EXTRAIT FOURNI.
Se responsabiliser face aux démissions d’élus municipaux
La polarisation, la haine et l’intimidation témoignent d’une mécompréhension profonde du travail politique
Peu importe l’option politique, il est rafraîchissant après chaque élection d’accueillir parmi les gens élus de nouvelles figures. Le scrutin municipal de 2021 laissait cette impression : plus de femmes ont été élues, plus de jeunes également. Aussi, cinq des dix plus grandes villes du Québec ont élu une femme au poste de mairesse, ce qui permettait d’aspirer à une plus authentique parité.
La démission de la mairesse de Gatineau, France Bélisle, doit donc être accueillie comme un signal de plus pour nous responsabiliser davantage, comme personnes et comme société, afin de renforcer le caractère démocratique de nos institutions. Un des vecteurs de la démocratie se traduit par la possibilité d’émettre une opinion ou d’intervenir sans que cela nous cause préjudice personnellement.

DONNÉES FOURNIES.
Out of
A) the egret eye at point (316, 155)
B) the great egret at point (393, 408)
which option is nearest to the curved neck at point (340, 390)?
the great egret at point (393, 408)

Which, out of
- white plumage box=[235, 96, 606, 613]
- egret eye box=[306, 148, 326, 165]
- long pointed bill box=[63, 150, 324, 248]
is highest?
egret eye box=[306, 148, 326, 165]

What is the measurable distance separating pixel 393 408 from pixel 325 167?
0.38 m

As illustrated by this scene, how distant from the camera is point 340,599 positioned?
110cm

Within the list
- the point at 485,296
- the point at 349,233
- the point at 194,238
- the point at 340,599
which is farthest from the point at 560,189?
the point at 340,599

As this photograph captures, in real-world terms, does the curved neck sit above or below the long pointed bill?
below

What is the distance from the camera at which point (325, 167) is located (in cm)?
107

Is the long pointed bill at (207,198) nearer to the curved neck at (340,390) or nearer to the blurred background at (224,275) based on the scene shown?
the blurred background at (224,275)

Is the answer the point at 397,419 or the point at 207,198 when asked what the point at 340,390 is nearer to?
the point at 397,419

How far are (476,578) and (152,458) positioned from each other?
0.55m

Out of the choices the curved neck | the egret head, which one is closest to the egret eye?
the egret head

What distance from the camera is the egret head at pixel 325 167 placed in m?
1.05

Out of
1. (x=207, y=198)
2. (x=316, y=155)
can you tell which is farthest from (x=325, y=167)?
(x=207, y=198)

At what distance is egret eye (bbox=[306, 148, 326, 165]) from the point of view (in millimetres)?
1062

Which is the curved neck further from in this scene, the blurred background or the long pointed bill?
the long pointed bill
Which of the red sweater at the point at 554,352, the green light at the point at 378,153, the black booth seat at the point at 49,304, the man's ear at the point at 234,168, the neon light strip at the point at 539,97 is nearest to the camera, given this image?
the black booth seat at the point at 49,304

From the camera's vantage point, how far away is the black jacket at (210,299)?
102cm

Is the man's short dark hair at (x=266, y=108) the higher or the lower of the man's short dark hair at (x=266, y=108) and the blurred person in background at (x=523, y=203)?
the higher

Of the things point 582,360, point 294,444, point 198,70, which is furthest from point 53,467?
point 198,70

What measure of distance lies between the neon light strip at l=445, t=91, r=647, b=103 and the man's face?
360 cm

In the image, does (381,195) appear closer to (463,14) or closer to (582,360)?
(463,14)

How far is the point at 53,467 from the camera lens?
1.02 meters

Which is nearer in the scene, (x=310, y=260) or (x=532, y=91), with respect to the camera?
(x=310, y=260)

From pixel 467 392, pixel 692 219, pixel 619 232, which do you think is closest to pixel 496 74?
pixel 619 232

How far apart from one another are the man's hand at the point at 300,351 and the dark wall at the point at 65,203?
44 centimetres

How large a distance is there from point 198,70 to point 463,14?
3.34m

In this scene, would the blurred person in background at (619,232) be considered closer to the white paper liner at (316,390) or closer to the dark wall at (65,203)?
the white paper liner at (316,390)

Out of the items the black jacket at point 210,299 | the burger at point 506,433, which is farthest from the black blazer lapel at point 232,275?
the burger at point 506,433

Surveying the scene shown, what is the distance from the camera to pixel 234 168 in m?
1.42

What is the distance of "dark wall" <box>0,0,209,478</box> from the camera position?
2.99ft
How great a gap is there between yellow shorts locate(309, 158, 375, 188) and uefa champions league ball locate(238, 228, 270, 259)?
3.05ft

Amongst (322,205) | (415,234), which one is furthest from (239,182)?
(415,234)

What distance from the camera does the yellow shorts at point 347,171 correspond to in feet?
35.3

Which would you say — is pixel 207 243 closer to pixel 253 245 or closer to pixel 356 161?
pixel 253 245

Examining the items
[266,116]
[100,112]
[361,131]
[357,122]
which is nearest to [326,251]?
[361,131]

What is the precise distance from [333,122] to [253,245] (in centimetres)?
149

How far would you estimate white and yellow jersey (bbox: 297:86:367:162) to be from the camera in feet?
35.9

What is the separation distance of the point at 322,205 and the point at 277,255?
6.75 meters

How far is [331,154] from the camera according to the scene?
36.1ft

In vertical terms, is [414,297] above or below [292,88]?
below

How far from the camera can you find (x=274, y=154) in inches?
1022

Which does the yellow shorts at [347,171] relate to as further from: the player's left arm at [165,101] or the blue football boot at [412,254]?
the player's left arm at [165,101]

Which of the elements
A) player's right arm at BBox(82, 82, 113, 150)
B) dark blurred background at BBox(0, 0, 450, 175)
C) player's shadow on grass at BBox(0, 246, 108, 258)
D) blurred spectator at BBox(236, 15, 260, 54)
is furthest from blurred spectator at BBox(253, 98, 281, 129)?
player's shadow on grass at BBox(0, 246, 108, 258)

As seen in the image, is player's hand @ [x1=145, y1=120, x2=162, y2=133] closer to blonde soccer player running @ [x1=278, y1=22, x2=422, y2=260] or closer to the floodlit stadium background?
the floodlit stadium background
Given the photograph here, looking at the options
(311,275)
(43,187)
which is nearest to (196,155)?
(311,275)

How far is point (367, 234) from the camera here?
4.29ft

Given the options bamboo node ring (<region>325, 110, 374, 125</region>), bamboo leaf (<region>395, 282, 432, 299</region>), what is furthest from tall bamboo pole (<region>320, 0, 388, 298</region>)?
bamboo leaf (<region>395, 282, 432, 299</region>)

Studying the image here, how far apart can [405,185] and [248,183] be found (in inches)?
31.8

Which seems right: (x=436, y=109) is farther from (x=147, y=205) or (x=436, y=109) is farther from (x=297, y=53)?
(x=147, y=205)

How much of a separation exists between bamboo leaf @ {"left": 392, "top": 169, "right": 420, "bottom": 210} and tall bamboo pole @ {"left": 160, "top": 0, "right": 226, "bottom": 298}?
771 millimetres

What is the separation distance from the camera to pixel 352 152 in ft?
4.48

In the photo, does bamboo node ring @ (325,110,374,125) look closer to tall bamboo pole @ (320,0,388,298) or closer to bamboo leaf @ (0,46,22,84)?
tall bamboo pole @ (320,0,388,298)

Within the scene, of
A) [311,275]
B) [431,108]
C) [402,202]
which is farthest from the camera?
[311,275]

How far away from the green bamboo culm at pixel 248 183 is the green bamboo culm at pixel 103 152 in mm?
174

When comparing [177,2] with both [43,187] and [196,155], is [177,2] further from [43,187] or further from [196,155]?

CONSIGNE. Reprenez mot pour mot le passage de l'extrait situé entre « Se responsabiliser face » et « plus authentique parité. », ces deux bornes comprises. Les enregistrements n'ont aucun lien avec l'extrait.

RÉPONSE ATTENDUE.
Se responsabiliser face aux démissions d’élus municipaux
La polarisation, la haine et l’intimidation témoignent d’une mécompréhension profonde du travail politique
Peu importe l’option politique, il est rafraîchissant après chaque élection d’accueillir parmi les gens élus de nouvelles figures. Le scrutin municipal de 2021 laissait cette impression : plus de femmes ont été élues, plus de jeunes également. Aussi, cinq des dix plus grandes villes du Québec ont élu une femme au poste de mairesse, ce qui permettait d’aspirer à une plus authentique parité.